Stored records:

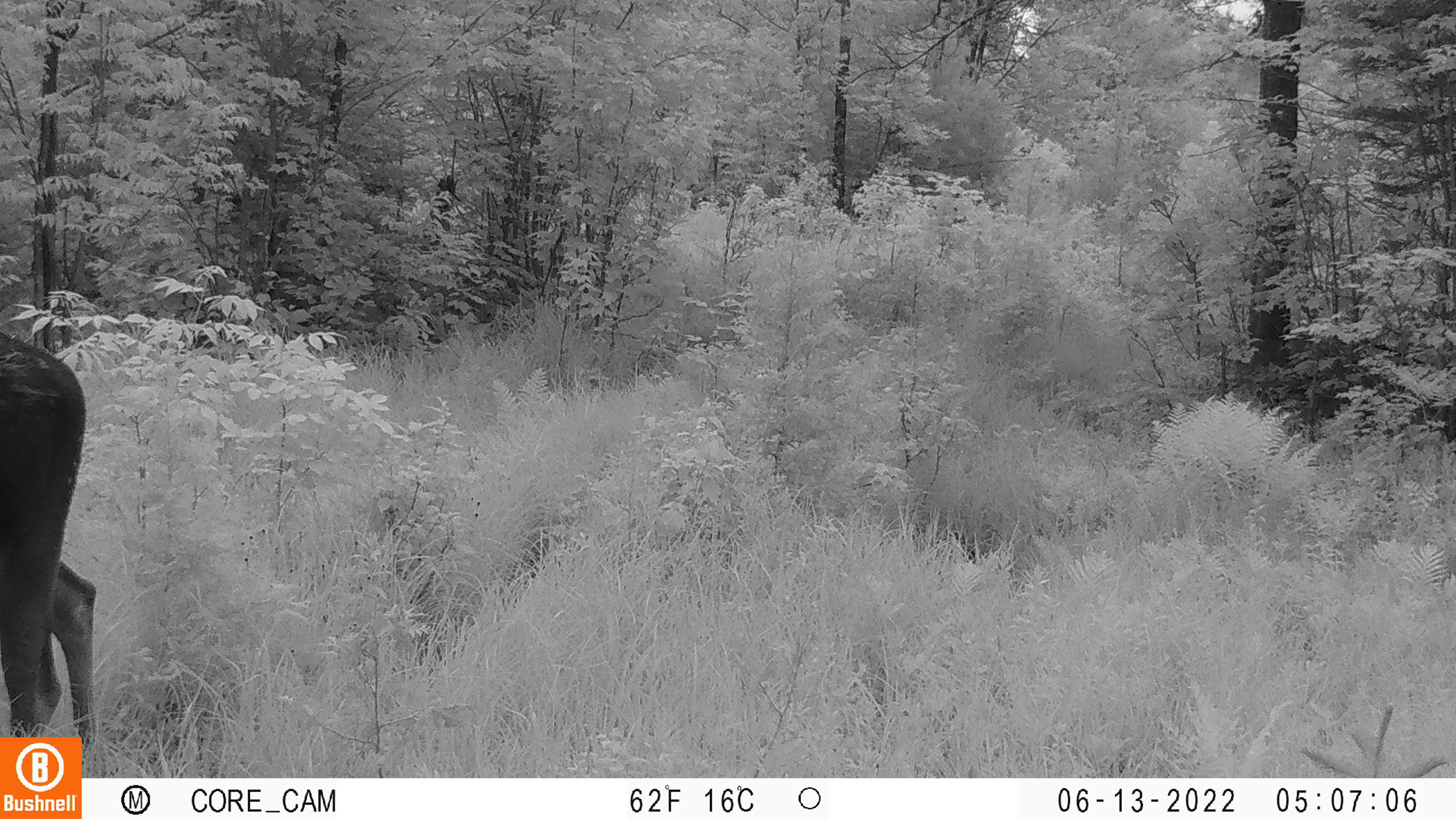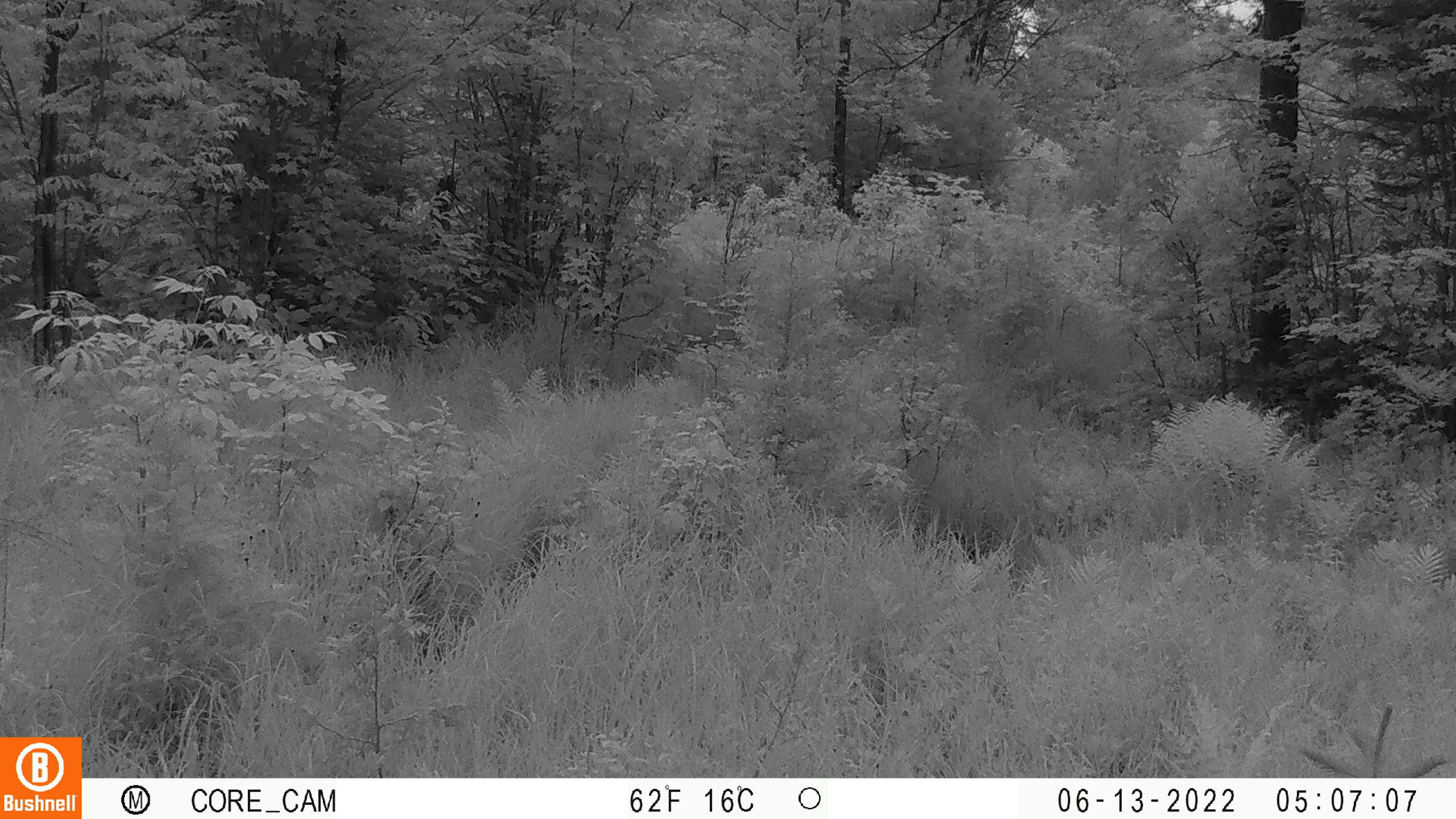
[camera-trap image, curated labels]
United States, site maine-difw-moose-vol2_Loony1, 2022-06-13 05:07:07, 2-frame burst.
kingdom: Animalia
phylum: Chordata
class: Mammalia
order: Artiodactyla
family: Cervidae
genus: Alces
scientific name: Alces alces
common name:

Exercise goal:
Your answer must be an exact transcription of the records above, minus the pictures.

Answer to this problem:
[camera-trap image, curated labels]
United States, site maine-difw-moose-vol2_Loony1, 2022-06-13 05:07:07, 2-frame burst.
kingdom: Animalia
phylum: Chordata
class: Mammalia
order: Artiodactyla
family: Cervidae
genus: Alces
scientific name: Alces alces
common name:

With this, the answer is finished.